Often “home” is considered an extension of the family. How did the Santa Rosa fire impact your husband and children? How do you sustain a semblance of “family” during such a tumultuous period?
Just one month before the fire, our youngest child went off to college, so thankfully my children didn’t witness the destruction of their home, schools, neighborhood, and local businesses. Everyone flew in for the holidays – five of us in a one-bedroom studio – priceless. I felt such happiness with all of us together; we played word games to assess our blessings, achievements and goals. We are immersed in the process of rebuilding – patience and resilience are our goals for 2018.
At AADE, we were happy to provide support by replacing your textbook and postponing your course enrollment. Please tell us about other individuals or organizations that stepped in to assist.
After such a horrific experience, being alive and well took on a whole new meaning; and we are grateful! The raw fortitude, generosity and resourcefulness of northern Californians brings me to tears, as does the kindness of the American Red Cross, firefighters, citizens, neighbors, businesses and boutiques. In fact, AADE was one of the first ones to help by replacing my Desk Reference at no charge!
Self-management is the key to living a healthy, productive life, free of chronic disease. We all deserve this.
How has being a member of AADE helped you treat people with diabetes?
I am excited to start my Core Concepts Course again! (I had just started the September course when the fire disrupted our lives.) I am looking forward to expanding my diabetes education through the wonderful benefits and new technology that AADE has to offer – which in turn will help me support patients and their families manage diabetes successfully!
What do you see as the biggest challenge facing diabetes educators today?
Diabetes is a worldwide pandemic that challenges a person’s capacity to thrive and survive. Why is diabetes escalating in elementary schools? Why are diabetes and obesity the largest public health emergencies of the 21st century? What about the next generation? We need answers to these questions. Self-management is the key to living a healthy, productive life, free of chronic disease. We all deserve this.
Your perspective of 2017 is shaped by “before the fire” and “after the fire.” What is your biggest takeaway?

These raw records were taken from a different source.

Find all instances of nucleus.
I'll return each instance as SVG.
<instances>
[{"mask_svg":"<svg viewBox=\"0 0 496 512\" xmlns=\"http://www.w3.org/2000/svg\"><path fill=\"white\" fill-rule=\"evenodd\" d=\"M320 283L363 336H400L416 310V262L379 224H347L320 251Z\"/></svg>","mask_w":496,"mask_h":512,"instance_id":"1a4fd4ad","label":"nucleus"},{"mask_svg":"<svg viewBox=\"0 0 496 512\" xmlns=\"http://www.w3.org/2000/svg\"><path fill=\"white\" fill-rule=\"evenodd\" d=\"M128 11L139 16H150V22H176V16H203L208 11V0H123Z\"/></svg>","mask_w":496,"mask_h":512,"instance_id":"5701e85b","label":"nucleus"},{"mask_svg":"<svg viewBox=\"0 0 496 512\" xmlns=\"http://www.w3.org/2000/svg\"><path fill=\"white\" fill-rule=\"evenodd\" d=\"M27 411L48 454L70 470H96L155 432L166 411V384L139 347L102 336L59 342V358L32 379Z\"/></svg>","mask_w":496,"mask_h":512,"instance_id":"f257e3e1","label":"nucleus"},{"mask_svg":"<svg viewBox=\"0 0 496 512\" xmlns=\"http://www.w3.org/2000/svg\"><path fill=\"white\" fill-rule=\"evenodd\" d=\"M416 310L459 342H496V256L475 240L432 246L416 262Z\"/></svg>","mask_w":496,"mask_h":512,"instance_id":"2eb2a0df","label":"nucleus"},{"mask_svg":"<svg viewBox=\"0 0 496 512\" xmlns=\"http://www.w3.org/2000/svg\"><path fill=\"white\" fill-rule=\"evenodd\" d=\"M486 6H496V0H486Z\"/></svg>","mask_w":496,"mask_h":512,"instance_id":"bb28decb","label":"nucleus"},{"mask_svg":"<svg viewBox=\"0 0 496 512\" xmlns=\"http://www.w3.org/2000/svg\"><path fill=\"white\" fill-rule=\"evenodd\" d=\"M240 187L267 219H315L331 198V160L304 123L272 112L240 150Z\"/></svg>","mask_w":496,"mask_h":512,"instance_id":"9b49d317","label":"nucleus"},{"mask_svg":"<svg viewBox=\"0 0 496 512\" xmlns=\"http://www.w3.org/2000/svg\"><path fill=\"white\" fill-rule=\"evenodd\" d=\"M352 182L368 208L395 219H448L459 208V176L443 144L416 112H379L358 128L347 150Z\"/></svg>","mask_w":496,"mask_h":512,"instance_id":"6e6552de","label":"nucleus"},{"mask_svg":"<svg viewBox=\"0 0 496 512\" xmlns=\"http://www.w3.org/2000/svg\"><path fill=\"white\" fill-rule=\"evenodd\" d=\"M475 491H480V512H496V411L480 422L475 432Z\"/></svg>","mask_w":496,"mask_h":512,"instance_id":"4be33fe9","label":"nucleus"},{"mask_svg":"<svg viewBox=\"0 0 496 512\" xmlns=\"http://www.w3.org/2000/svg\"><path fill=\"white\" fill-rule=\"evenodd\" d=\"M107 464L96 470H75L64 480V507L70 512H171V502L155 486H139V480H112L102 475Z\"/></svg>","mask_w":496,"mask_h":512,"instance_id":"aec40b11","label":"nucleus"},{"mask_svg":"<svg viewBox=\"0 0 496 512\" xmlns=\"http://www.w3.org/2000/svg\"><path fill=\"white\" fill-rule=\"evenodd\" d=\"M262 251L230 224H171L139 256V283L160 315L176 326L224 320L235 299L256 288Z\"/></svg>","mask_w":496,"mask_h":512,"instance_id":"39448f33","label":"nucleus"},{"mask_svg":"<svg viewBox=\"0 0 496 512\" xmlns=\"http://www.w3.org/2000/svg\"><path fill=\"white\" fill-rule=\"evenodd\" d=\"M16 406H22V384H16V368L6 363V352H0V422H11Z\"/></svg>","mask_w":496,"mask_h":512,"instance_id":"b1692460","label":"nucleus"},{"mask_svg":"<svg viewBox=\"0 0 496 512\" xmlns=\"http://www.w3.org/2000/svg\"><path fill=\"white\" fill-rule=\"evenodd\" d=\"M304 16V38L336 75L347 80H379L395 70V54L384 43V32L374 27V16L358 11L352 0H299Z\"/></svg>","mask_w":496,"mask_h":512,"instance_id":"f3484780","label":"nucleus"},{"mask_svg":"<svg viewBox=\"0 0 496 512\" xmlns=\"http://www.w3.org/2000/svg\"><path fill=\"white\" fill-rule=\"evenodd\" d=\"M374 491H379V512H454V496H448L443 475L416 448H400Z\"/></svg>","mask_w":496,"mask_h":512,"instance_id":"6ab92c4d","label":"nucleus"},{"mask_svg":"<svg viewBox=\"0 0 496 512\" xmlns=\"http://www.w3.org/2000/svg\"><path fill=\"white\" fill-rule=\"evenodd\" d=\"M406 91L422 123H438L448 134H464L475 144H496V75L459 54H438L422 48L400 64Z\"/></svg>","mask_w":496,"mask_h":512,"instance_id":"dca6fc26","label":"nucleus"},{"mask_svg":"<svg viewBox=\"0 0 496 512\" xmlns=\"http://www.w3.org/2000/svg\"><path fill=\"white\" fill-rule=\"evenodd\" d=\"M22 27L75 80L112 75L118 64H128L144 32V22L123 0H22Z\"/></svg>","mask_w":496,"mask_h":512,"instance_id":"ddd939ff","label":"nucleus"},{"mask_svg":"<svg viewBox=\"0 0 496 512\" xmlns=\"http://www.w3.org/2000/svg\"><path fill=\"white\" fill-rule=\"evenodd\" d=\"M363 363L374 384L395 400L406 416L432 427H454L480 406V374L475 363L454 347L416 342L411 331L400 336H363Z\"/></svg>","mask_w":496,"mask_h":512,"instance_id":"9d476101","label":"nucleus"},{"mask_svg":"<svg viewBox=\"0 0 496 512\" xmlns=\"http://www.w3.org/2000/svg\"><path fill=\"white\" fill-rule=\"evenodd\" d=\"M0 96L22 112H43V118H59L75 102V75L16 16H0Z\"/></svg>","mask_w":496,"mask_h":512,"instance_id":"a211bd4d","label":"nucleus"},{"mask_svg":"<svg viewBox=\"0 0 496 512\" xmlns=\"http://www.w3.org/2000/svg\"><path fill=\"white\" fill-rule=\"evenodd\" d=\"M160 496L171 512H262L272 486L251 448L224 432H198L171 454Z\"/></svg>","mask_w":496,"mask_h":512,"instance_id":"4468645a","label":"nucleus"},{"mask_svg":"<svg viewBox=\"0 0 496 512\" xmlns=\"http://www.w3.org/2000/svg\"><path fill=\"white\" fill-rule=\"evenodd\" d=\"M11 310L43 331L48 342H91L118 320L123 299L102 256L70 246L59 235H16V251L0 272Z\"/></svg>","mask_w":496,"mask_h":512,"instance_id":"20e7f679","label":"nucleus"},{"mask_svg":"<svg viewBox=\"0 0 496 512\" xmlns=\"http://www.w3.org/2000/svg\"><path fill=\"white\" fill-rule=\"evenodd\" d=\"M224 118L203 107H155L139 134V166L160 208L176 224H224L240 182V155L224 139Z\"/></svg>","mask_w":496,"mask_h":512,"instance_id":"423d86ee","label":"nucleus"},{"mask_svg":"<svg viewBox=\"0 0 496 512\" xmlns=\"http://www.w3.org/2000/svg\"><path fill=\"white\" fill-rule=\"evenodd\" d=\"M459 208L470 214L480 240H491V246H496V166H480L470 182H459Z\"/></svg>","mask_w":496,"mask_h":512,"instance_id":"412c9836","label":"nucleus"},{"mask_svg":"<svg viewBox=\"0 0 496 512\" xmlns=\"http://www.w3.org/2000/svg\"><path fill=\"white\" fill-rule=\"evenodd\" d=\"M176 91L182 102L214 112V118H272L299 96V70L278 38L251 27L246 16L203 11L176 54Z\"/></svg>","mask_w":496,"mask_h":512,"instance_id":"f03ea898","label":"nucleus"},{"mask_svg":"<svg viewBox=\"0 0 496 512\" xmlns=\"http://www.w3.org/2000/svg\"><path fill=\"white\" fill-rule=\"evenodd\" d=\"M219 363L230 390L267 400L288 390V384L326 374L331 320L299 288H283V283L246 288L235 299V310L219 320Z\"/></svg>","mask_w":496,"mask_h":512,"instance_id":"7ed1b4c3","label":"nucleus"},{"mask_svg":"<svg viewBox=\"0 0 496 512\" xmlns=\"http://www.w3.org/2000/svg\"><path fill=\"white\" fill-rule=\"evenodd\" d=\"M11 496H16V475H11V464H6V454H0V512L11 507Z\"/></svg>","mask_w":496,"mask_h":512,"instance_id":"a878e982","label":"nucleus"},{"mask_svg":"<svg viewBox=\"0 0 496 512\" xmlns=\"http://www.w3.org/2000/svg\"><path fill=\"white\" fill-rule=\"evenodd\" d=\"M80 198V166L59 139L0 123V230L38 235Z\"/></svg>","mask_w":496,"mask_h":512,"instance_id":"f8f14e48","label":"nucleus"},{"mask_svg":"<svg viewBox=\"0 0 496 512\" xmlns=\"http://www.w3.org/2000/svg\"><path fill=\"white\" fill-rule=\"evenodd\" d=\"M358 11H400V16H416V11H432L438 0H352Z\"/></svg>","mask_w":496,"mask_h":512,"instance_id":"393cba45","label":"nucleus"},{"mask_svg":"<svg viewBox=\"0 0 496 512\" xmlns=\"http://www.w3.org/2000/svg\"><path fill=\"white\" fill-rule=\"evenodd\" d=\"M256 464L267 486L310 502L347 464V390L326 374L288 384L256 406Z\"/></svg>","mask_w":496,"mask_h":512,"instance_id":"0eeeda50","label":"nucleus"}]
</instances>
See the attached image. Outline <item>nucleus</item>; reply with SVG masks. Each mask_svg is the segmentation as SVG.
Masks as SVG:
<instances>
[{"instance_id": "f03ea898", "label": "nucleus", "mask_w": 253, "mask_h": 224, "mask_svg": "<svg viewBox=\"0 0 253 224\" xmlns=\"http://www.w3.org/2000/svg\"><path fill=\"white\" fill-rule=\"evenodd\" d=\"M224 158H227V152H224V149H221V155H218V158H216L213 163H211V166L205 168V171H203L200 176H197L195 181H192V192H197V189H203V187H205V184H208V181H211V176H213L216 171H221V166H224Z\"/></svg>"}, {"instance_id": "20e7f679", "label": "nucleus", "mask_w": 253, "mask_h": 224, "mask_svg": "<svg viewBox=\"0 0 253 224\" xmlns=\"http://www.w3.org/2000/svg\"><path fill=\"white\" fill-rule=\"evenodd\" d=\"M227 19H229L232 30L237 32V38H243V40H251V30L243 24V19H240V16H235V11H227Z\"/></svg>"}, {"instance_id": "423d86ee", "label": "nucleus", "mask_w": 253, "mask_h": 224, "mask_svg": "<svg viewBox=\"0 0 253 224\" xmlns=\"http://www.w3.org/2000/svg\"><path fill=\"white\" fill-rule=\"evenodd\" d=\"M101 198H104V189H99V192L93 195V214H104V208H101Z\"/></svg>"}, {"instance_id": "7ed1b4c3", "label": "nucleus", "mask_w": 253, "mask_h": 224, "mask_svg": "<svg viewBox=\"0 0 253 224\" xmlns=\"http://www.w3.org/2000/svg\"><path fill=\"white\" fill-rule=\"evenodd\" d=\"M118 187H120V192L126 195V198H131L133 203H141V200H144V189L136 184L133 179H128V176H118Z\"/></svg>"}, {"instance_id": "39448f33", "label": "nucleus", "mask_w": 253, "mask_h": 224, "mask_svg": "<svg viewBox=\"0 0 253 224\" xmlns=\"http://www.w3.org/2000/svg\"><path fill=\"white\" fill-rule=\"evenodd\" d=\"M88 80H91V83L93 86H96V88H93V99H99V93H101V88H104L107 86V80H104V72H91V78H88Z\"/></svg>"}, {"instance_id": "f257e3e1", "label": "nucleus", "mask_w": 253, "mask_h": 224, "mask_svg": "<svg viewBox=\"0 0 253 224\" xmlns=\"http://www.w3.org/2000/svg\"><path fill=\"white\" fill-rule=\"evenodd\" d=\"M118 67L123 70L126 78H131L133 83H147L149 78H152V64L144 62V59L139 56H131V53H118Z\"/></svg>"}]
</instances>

There are no guarantees in life. Be prepared emotionally, intellectually and physically. Take care of yourself because no one else can! Making changes to my own food intake had a powerful impact on my health, stamina and critical thinking skills. A local yoga studio offered me an unlimited free one-year membership; I found that practicing yoga helped me release fears, relieved ailments, and increased my strength and mental focus. I learned that it’s okay to be afraid and to cry. Our community was traumatized, but we are stronger! After running away from the fires and surviving, I want to continue to challenge people with diabetes to live the very best life they can…every day! You never know what may happen.
What are some of your interests outside of diabetes education?
Life is busy and full. Some of my interests include yoga, hiking, reading, meditation, cooking, health lectures and just making time for old and new friends. My husband and I enjoy local adventures like a day at the ocean – only 30 miles away; watching the enormous waves crash on the rocks along the rugged cliffs gives us a sense of timelessness…and this time in our lives soon will come to pass.